Sell the five you have and buy one.


----------



## helderberg (Mar 4, 2007)

TISSOT PRX said:


> Sell the five you have and buy one.


Not that easy. My wife bought me one and I like the others. Not a real sacrifice but not a Lang.
Frank.


----------



## crappbag (Aug 1, 2015)

As much as I love Lange and still aim to own one, one day. I would rather have 5 that I like a lot than 1 that I love. 

As it is, I have 4 that I love so it's really not a bad trade-off.


----------



## atothej81 (Jun 7, 2011)

Don't sweat it too much, this is the natural progression of getting knowledgeable in any area. We learn as we go! You'll buy a Lange someday I'm sure! 

Sent from my ONEPLUS A3000 using Tapatalk


----------



## conkmwc (Jul 31, 2010)

I’ve done the same, although with Omegas. My first luxury watch was a Tag, and then I started buying Omegas. I’ve bought four in the last 7 years and have two remaining. Also sold the Tag.


----------



## aaroniusl (Nov 3, 2015)

Just curious, what are the 5 watches?



helderberg said:


> Not that easy. My wife bought me one and I like the others. Not a real sacrifice but not a Lang.
> Frank.


----------



## Babka (Aug 11, 2012)

I, too, have learned this way. I love AP for sports watches and some Rolex. But ALS is the best looking dress watch I have ever seen. I wear mine with sporty attire too no problem. But their movements visible on the back are astounding.


----------



## infinitipearl (Jul 30, 2014)

same feeling here, but with an fp journe as the grail. not that i'd turn down a lange, or many others hehe. at the end of the day, i'm working on being thankful for that which i have, and not what could have been.


----------



## tommyjai92 (Dec 19, 2016)

helderberg said:


> Not that easy. My wife bought me one and I like the others. Not a real sacrifice but not a Lang.
> Frank.


Would you mind sharing with us what your 5 watches are?


----------



## KhalidMay (Apr 15, 2017)

Completely agree


----------



## douglastimemachines (Jul 2, 2017)

helderberg said:


> When I was introduced to luxury watches I had no idea about what was out there. I bought watches, five, that I did and still do like but as time has gone by I have learned so much. I could have had a Lang with what I have spent on the group I have but now retired, the dream is now just that. I have to say that I think the Lang group of watches are beyond a shadow of a doubt the most beautiful group I have ever seen. I will continue to drop by to see your amazing watches.
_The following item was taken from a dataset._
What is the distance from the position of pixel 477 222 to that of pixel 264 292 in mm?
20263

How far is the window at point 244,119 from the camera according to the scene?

I will post a hello to help keep this forum up and running as I need my Lang fix.
> Thank you all for your posts and photos.
> Frank.


Hey Frank,

You could always flip your other watches if you don't wear them and then buy the Lange.

I hope you have a good day and get all the "grails" in this wonderful hobby.

Cheers!


----------



## helderberg (Mar 4, 2007)

Thanks for all or your replies and support. I have not been around here and I apologize to all for not answering your posts in a timely manner. Did not expect to get this kind of response and again, thank you. 
These are my "better" watches. When I posted this originally I had a Chronomat B01 but moved it for the Speedmaster. The Omega was the watch I saw in a Jewelry store when I was working nights at a shoe store while going to college. Promised myself then that someday I would own one so now I do.
Thank you all again. Be safe and please keep posting your photos. 
Frank.


----------



## jtli202 (Aug 24, 2017)

Nice collection. Don't take this the wrong way but some of your breitlings are pretty similar you could sell the colt and the chronomat and you're like 1/3 towards a Lange 1815!


----------



## helderberg (Mar 4, 2007)

The Colt was a gift from my wife and she likes the Blackbird and Nav. I think I have what I have and that really isn't all that bad. Just love the Grand Lang. What a beautiful piece in it's uniqueness and simplicity.
Frank.


----------



## sauuce (Feb 9, 2014)

helderberg said:


> View attachment 12613059
> 
> 
> View attachment 12613063
> ...


I would be interested in the nav if you ever sell 

Sent from my SM-N920L using Tapatalk


----------



## aelb771 (Jun 3, 2015)

Very nice collection, don’t live life full of regrets! Enjoy the pieces you have 


Sent from my iPhone using Tapatalk


----------